I will focus my critique on the article, not the book, which interestingly, the author painstakingly took five years researching on the so-called millennium villages, but could only conveniently come up with one of the 14 model villages, which, in their own words, is a failed venture.
The village programme was conceptualised at the beginning of the 21st century and Rwanda, in 2003, agreed to scale up this project, under the 2020 Umurenge programme, and subsequently, Mayange Sector in Bugesera district was chosen.
In his article, French accused Sachs of applying textbook economics in his quest to demonstrate that poverty can be put to an end, if the ‘right medicine is applied’.
French’s rather lengthy article is visibly indicative of a man bent on seeing the others fail, notwithstanding the facts on the ground, where at one point he boldly alludes to “Sach’s obsession with Africa”.
In my line of work, I have regularly travelled to Mayange – perhaps with special interest because this is where I happen to trace my roots, according to my folks—and I have seen what this formerly desert-like hunger-stricken area has metamorphosed into.
Lest I be misunderstood, I am dwelling on Mayange as one of the villages that have for the past 10 years emerged from the state in which I know it was, to the current state, notwithstanding the economics formula that was applied, after all, textbook economics is the bone of contention in this argument.
I had seen women, making journeys across River Nyabarongo—as it was known then, now River Akagera—with toddlers strapped on their backs, to knock on people’s doors in Kigali seeking food, something that left a bitter taste in my mouth, I guess, after all these are people from my ‘roots’.
The last time I visited the village in June this year—the women I found, made me feel proud as Rwandan and ‘Mayangean’ by blood.
From the weavers of the iconic Agaseke to knitters of assorted products, they have all gone beyond weaving or knitting for survival, to winning contracts with famous clothing lines in New York, yes I mean New York of the United States of America.
Now, going back to the article by Mr.
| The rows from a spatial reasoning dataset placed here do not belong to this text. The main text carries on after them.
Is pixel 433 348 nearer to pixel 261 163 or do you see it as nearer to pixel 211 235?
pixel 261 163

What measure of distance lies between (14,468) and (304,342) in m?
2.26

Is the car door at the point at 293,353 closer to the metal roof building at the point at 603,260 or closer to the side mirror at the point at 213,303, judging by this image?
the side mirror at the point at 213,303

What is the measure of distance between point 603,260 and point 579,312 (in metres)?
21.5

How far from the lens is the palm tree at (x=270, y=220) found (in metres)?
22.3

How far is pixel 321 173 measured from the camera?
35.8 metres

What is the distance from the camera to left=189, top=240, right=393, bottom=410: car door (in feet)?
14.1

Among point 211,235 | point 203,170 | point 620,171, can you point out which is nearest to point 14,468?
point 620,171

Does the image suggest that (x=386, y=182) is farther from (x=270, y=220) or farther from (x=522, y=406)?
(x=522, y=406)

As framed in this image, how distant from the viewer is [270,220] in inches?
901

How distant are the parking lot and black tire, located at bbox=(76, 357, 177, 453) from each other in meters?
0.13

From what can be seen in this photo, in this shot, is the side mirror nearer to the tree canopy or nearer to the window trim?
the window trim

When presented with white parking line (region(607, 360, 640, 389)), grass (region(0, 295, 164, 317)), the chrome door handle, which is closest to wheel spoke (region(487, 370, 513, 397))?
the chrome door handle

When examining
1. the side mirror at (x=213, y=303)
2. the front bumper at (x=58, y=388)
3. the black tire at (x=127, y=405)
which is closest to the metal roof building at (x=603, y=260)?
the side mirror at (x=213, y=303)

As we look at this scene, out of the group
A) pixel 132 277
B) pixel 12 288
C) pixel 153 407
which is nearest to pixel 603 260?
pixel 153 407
French, in the entire piece, and I stand to be corrected by whoever has taken the time to read it all, I failed to get any tangible solution he provides.
The article quotes other professors with yet other theories, void of any local voice, telling us where it went wrong –in the one village that was picked on called Dertu in Kenya – and what could have been done to make The Prof’s model a success.
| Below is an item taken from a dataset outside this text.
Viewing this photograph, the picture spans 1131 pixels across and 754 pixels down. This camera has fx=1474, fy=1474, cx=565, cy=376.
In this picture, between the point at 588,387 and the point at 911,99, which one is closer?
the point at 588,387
My interpretation was of a man telling the other “who are you to change status quo in a cursed continent?”
Now, like I said earlier, I want to reason as a realist, not the idealist that the Prof was accused to be and I will simply compare the life in Mayange before MVP and after.
One may reason that the village may have developed anyway, (which I do not in any way dispute, given this government’s track record) but my trips to the area, over the years showed me that the MVP has made a significant contribution to this story.
The Mayange women referred to earlier have been taught how to get a rod, go to the river, and catch a fish, rather than handing them smoked fish on a platter and besides affording mituweri (medical insurance) for themselves and their children, they are saving with banks, have invested in real estate, and life has never been better.
They themselves will tell you how ready they are to move on come next year when the programme folds.
In making the critique of the MVP model, French fails to touch the most important aspect, how good governance has contributed towards the success of this programme and he would have seen this in Mayange, had he or Ms Munk not been bent on seeing the failure of the programme.
So Mr. French, I guess you will have to give me something more to work with here, besides assassinating the character of this man, who happens to be your faculty colleague at Columbia University.
The writer is an editor with The New Times.